» **Tasks to complete**:
1 - Tally how many lines of the records contain the word "farther". Reply with the number alone.
2 - Continue the passage on student housing and Gen Z residents, starting right after its final sentence.

» **Reading passage**:
Understanding why starts with understanding who the student resident of 2026 actually is, and what they're looking for when they sign a lease.
A Generation That Expects Access, Not Ownership
The student resident arriving on campus today grew up in a world already organized around shared and on-demand access. Spotify replaced music libraries before they were old enough to buy CDs. Rent the Runway and platforms like Nuuly normalized borrowing clothing for a season rather than buying it outright. The idea that you access what you need when you need it, and return it when you don't, is simply how this generation thinks about consuming most things. Ownership, particularly ownership of items you'll use for one lease term and then have to haul or discard, doesn't fit the way they move through the world.
This has a direct implication for how student housing should be designed and marketed. A resident who has no interest in owning a stand mixer, an air purifier, or a projector is not a resident who is going without those things. They're a resident who is looking for a building that makes accessing them easy. Whitney Kidd, VP of Innovation at Preiss, articulated the shift clearly at the Interface Student Housing Conference: "I have not seen a generation like Gen Z before that wants to drive the majority of their decisions on their own. If they don't want to ever speak to a human being, they want the ability to not only rent their apartment, but move in and then self-service as they go."
That self-service expectation extends to every aspect of the building experience. The student resident doesn't want to call the leasing office to access an amenity. They want to open an app.
What Daily Life Actually Requires
Student life creates a set of needs that are distinct from conventional multifamily living, and the operators who understand those needs deeply are the ones building amenity programs that actually drive engagement. A student resident is, in many cases, setting up an independent household for the first time. They arrive without the full inventory of household goods that accumulates over years of adult living. They need a vacuum. They need a toolkit. They need a printer at 11pm before an exam and an e-scooter for the commute to class that's too far to walk and too short for a rideshare.

» **Extracted data**:
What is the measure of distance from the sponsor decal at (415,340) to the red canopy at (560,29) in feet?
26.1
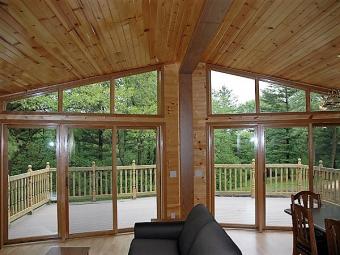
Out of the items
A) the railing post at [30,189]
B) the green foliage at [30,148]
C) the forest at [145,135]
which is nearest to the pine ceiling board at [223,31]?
the forest at [145,135]

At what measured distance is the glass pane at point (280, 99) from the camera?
6195 millimetres

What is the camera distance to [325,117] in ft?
19.8

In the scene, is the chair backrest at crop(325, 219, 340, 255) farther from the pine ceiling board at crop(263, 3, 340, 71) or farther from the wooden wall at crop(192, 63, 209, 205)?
the wooden wall at crop(192, 63, 209, 205)

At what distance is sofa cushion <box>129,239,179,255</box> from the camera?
336cm

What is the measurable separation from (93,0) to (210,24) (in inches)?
46.0

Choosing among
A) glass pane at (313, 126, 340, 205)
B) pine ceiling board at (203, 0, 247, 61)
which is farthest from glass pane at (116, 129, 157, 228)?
glass pane at (313, 126, 340, 205)

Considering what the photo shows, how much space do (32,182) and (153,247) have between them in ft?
9.74

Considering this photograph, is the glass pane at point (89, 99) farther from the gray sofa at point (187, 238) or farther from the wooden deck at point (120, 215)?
the gray sofa at point (187, 238)

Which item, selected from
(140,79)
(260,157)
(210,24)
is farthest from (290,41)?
(140,79)

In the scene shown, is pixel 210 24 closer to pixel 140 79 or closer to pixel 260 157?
pixel 140 79

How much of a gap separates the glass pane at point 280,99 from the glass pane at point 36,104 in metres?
3.69

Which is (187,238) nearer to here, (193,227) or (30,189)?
(193,227)

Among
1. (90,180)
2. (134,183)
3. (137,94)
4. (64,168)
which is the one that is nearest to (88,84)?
(137,94)

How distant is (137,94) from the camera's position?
6.17 meters
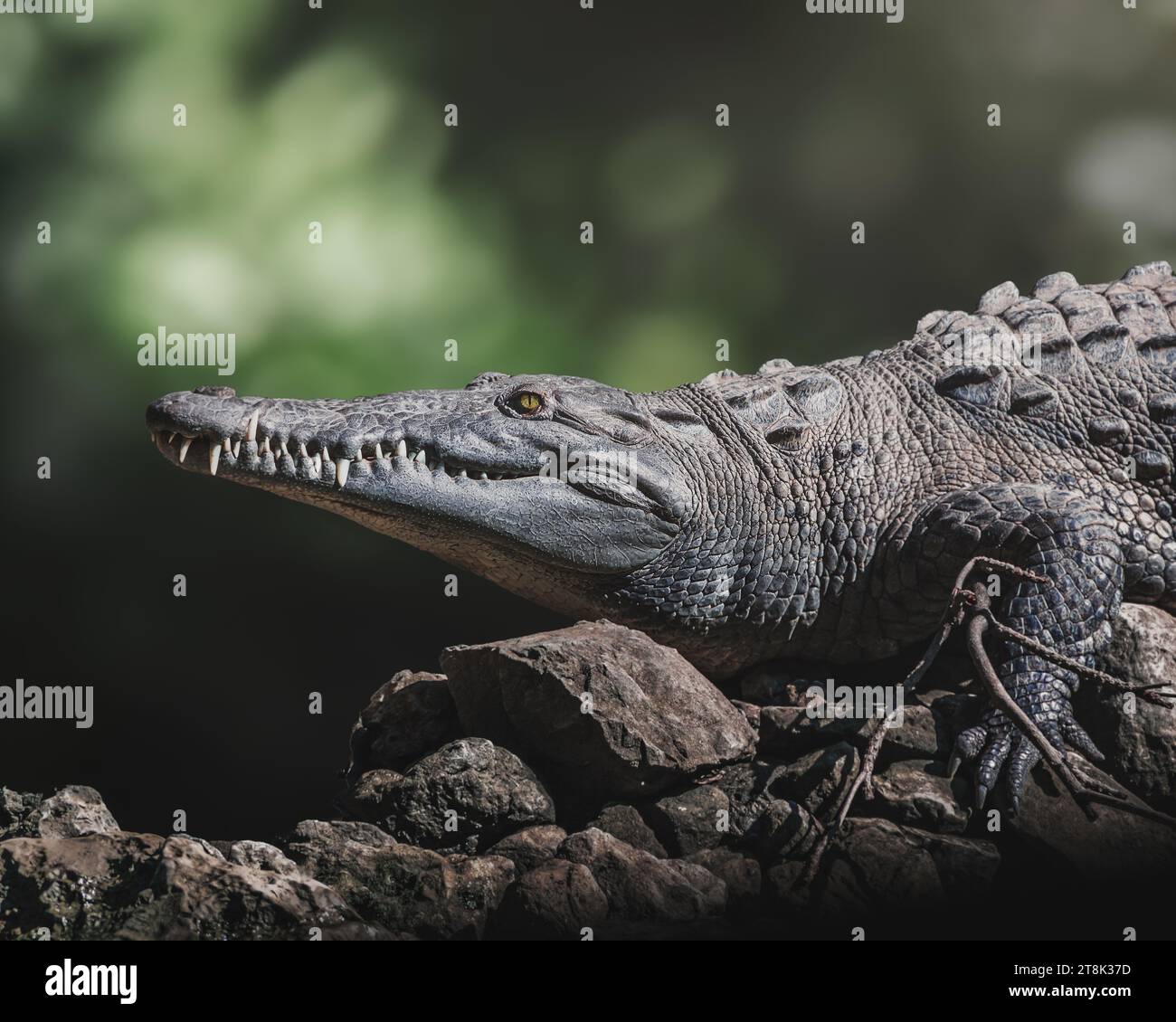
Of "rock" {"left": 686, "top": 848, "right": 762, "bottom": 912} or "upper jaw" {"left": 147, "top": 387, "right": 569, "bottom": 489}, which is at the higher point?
"upper jaw" {"left": 147, "top": 387, "right": 569, "bottom": 489}

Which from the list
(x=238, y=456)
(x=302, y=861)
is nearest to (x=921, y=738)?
(x=302, y=861)

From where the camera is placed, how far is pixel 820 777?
6.95ft

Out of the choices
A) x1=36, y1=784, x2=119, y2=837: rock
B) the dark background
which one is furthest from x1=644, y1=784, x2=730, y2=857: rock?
the dark background

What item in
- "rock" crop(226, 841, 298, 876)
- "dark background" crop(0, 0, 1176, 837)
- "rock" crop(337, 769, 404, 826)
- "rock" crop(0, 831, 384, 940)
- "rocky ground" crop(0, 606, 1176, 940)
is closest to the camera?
"rock" crop(0, 831, 384, 940)

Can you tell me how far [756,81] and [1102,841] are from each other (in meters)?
2.62

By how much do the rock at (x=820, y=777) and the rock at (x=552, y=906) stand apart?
446 mm

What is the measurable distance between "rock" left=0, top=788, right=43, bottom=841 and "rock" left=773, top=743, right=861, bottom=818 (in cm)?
138

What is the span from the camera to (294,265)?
3568 mm

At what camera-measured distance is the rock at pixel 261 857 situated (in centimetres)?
187

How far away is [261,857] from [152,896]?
23 centimetres

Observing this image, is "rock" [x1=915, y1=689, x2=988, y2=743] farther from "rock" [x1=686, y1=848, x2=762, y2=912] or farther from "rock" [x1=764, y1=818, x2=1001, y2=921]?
"rock" [x1=686, y1=848, x2=762, y2=912]

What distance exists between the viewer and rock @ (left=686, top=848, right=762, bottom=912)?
6.23ft

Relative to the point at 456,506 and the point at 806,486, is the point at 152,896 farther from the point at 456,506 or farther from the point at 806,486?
the point at 806,486

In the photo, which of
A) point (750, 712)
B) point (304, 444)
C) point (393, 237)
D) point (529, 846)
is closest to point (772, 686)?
point (750, 712)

» **The responses**:
1 - 4

2 -
These needs are not aspirational. They are functional and recurring, which is what makes them so valuable to address. Research from NMHC and Grace Hill's Renter Preferences Survey, which gathered data from over 172,000 respondents, found that resident satisfaction is driven most by comfort, convenience, and connectivity rather than showpiece features. A rooftop pool is memorable on a tour. It is not what makes a resident decide to renew. What drives renewal decisions is the friction-free daily experience: whether the building consistently makes the ordinary parts of life easier, semester after semester.
The AppFolio 2025 Renter Preferences Report quantifies what that daily satisfaction is worth: satisfied residents are 73% more likely to renew their lease. The word "satisfied" in that finding doesn't mean impressed by the fitness center. It means the building delivered on what residents needed, reliably and without friction, over the course of a full lease term.
The Dual Customer Advantage
Student housing operators navigate something that conventional multifamily operators rarely face at the same scale: two distinct customers who are evaluating the building through entirely different lenses. The student is the resident. The parent is often the decision-maker, the cosigner, and the check-writer. What earns the trust of both simultaneously is a building that is clearly invested in making daily life functional and supported.
Parents evaluate student housing through a lens of safety, value, and peace of mind. They want evidence that the building is well-managed and that their student has access to what they need without having to purchase everything themselves or rely on ad hoc solutions. Students evaluate it through a lens of autonomy, convenience, and social experience. They want a building that works for them without requiring a phone call or an in-person interaction every time they need something.
A resident-facing app platform addresses both of those motivations in the same moment. The student gets the self-directed, on-demand access experience they expect. The parent sees a building that has invested in reducing friction and cost for their student's daily life. That's a positioning conversation that practically writes itself in a leasing presentation.
Sustainability as a Competitive Signal
Across virtually every major study of Gen Z renter preferences, sustainability expectations appear consistently near the top. Fifty percent of Gen Z renters now expect landlords and property managers to demonstrate genuine ESG commitments, according to Inman analysis of current renting trends. These aren't passive preferences that can be satisfied with a recycling program and a blog post. They are active filters through which student residents evaluate where to live and, more importantly, whether to stay.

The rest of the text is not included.